Dr Sumrok says the solution to changing illegal or unhealthy ritualized compulsive comfort-seeking behavior (he treats opioid addicts) is to address a person's adverse childhood experiences (ACEs). An ACE score is a tally of different types of abuse, neglect, and other hallmarks of a rough childhood.
There's a short online quiz you can answer to learn your ACE score. https://www.npr.org/sections/health-shots/2015/03/02/387007941/take-the-ace-quiz-and-learn-what-it-does-and-doesnt-mean
The test asks questions such as whether you lived with someone who abused substances, witnessed violence, were sexually abused as a child, or had parents who divorced.
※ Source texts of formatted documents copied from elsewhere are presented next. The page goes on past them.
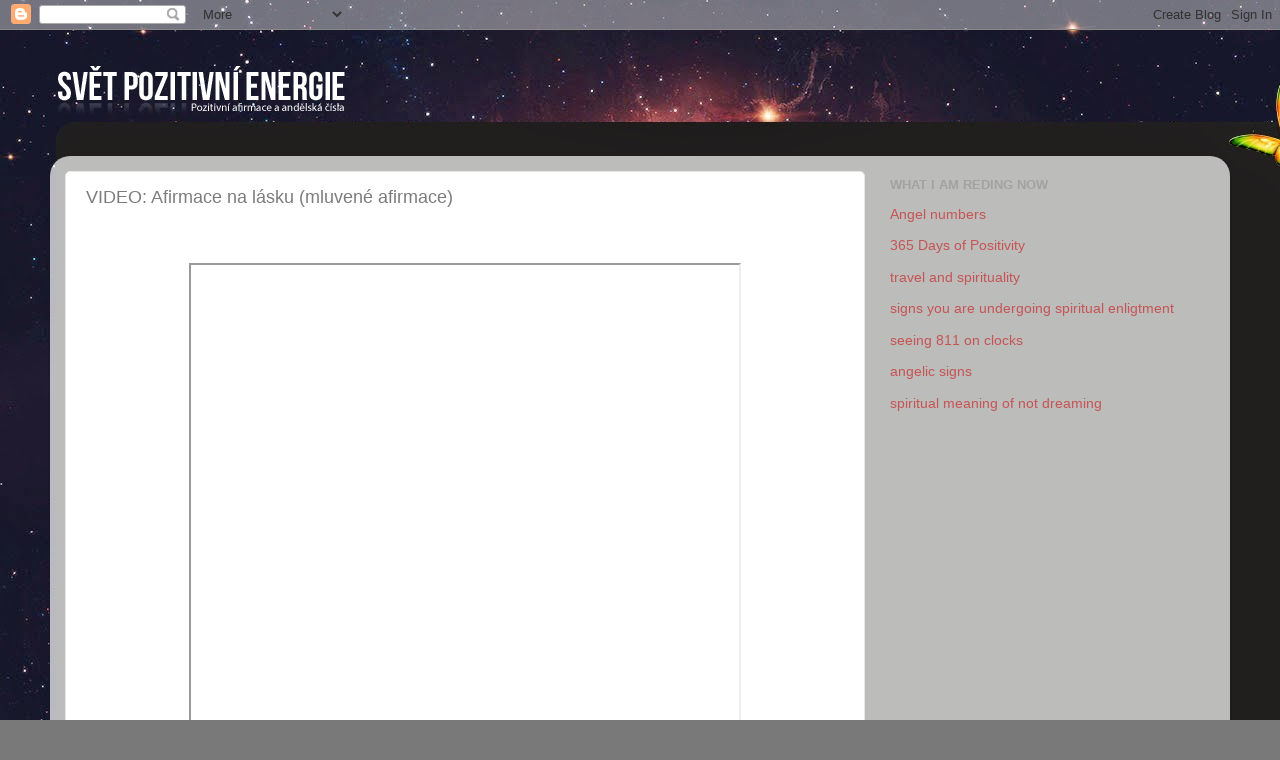

--- FILE ---
content_type: text/html; charset=utf-8
request_url: https://www.google.com/recaptcha/api2/aframe
body_size: 268
content:
<!DOCTYPE HTML><html><head><meta http-equiv="content-type" content="text/html; charset=UTF-8"></head><body><script nonce="n29KuhsWJPLvTKkOoSXUXA">/** Anti-fraud and anti-abuse applications only. See google.com/recaptcha */ try{var clients={'sodar':'https://pagead2.googlesyndication.com/pagead/sodar?'};window.addEventListener("message",function(a){try{if(a.source===window.parent){var b=JSON.parse(a.data);var c=clients[b['id']];if(c){var d=document.createElement('img');d.src=c+b['params']+'&rc='+(localStorage.getItem("rc::a")?sessionStorage.getItem("rc::b"):"");window.document.body.appendChild(d);sessionStorage.setItem("rc::e",parseInt(sessionStorage.getItem("rc::e")||0)+1);localStorage.setItem("rc::h",'1768875305756');}}}catch(b){}});window.parent.postMessage("_grecaptcha_ready", "*");}catch(b){}</script></body></html>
The higher your score, the more traumatic your childhood. Large-scale studies of people using ACE scores have shown toxic stress from ACEs damage children's developing brains and affect health throughout our lives, leaving us vulnerable to cancer, heart disease, mental illness, violence and 'ritualised compulsive comfort-seeking', or addiction.
Compared with people who have zero ACEs, people with ACE scores are two to four times more likely to use alcohol or other drugs and to start using drugs at an earlier age.
People with an ACE score of 5 or higher are seven to 10 times more likely to use illegal drugs, to report addiction and to inject illegal drugs.
ACE research, which is ongoing, is something we must consider when undertaking any kind of drug and alcohol reform legislation. Instead of tinkering with laws, we should target efforts to understand the root causes of addiction and provide resources such as counselling to help addicts (ie, ritualised compulsive comfort-seekers) get help.
Your 40-something friend who drank a litre of spirits alone last weekend might claim he loves the taste of bourbon, when in fact he was abused and neglected as a child and can't process anger in a healthy way. Instead, he tries to drown his feelings in drink.
The 14-year-old who smokes marijuana daily may not be rebelling for kicks, but because he was bullied in school and his stepfather's an alcoholic.
The 30-something woman who skulls a bottle of wine each evening is no connoisseur but is reeling from a sexual assault suffered as a teenager.
I bet you know people who fit these profiles, or maybe one of them resembles you.
There's no quick fix to heal childhood wounds. Helping people work through uncomfortable, often buried issues from their past, getting them to understand how their upbringing affects their present, takes time. While we need to ensure drug and alcohol laws address society's needs, we can't let a referendum provide a smokescreen hiding pain's cause - ghosts of our past that continue to haunt us into the future.
Rather than legalising marijuana for personal use, I'd prefer we decriminalise it so users won't gain a criminal record for minor offences.
I'd prefer we make medical marijuana legal so sufferers of conditions such as cancer and arthritis can seek alternatives to pharmaceuticals (though studies show mixed results for marijuana as pain relief).
Even more than new laws, we must focus on the causes of addiction. We need to address unhealthy ritualise compulsive comfort-seeking so fewer people use joints and gin as dummies - trying to pacify themselves for emotional injuries they suffered as kids.